Dietmar Demuth

Personal information
- Date of birth: 14 January 1955 (age 71)
- Place of birth: Querfurt, Bezirk Halle, East Germany
- Height: 1.85 m (6 ft 1 in)
- Position: Central defender

Youth career
- 1963–1967: TuS Osdorf
- 1967–1974: FC St. Pauli

Senior career*
- Years: Team / Apps / (Gls)
- 1974–1979: FC St. Pauli / 147 / (18)
- 1979–1983: Bayer Leverkusen / 92 / (14)
- 1983–1984: Kickers Offenbach / 15 / (0)
- 1984–1988: FC St. Pauli / 79 / (5)
- Total:  / 333 / (37)

Managerial career
- 1990–1992: FC St. Pauli II
- 1993–1995: SV Lurup
- 1999: FC St. Pauli
- 2000–2002: FC St.

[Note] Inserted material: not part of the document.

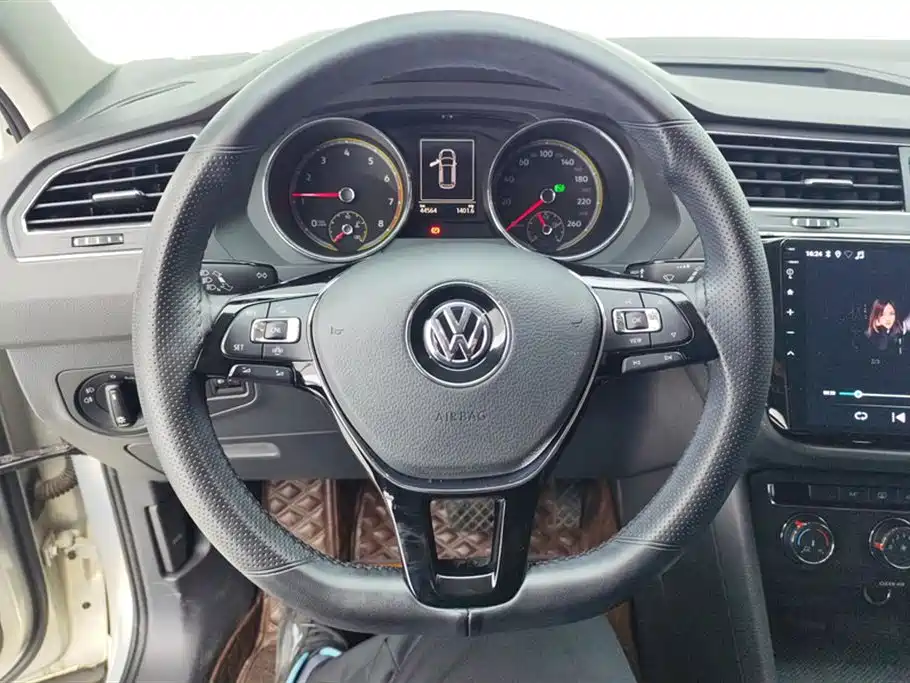 Volkswagen Tiguan L 2020 330TSI Auto 2WD Trend China VI фото 15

Pauli
- 2003–2004: Ashanti Gold SC
- 2005: Chemnitzer FC
- 2006–2007: Eintracht Braunschweig (assistant)
- 2007: Eintracht Braunschweig (caretaker)
- 2007–2012: SV Babelsberg 03
- 2013: FC Bergedorf
- 2014: Berliner AK
- 2014–2015: ZFC Meuselwitz
- 2016–2018: BSG Chemie Leipzig

= Dietmar Demuth =

German former footballer

Dietmar Demuth (born 14 January 1955) is a German former football player and manager. From 2016, he was the manager of BSG Chemie Leipzig.